## Work order
Among the records below, find the lines that contain "compounds" and copy each of them.
============
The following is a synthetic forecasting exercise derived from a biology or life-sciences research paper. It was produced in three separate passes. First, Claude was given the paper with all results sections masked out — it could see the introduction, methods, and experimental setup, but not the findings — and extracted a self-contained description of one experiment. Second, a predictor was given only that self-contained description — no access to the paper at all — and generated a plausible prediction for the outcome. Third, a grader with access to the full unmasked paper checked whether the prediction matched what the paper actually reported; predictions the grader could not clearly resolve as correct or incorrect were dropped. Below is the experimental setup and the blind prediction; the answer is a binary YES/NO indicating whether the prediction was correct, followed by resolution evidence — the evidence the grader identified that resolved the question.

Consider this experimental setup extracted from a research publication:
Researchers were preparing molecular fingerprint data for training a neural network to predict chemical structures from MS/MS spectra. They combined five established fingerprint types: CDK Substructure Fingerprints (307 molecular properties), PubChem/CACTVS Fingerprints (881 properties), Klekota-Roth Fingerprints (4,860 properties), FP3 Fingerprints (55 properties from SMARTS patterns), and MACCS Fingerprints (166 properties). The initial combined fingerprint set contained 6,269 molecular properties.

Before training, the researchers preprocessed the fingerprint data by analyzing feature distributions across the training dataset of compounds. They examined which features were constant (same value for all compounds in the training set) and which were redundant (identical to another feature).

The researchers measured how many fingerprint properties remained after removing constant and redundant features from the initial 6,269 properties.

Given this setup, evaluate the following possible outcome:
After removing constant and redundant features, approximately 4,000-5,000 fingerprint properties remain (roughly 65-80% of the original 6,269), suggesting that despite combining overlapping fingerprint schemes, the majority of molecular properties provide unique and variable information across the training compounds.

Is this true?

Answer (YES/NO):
============
## Output below
Before training, the researchers preprocessed the fingerprint data by analyzing feature distributions across the training dataset of compounds. They examined which features were constant (same value for all compounds in the training set) and which were redundant (identical to another feature).
After removing constant and redundant features, approximately 4,000-5,000 fingerprint properties remain (roughly 65-80% of the original 6,269), suggesting that despite combining overlapping fingerprint schemes, the majority of molecular properties provide unique and variable information across the training compounds.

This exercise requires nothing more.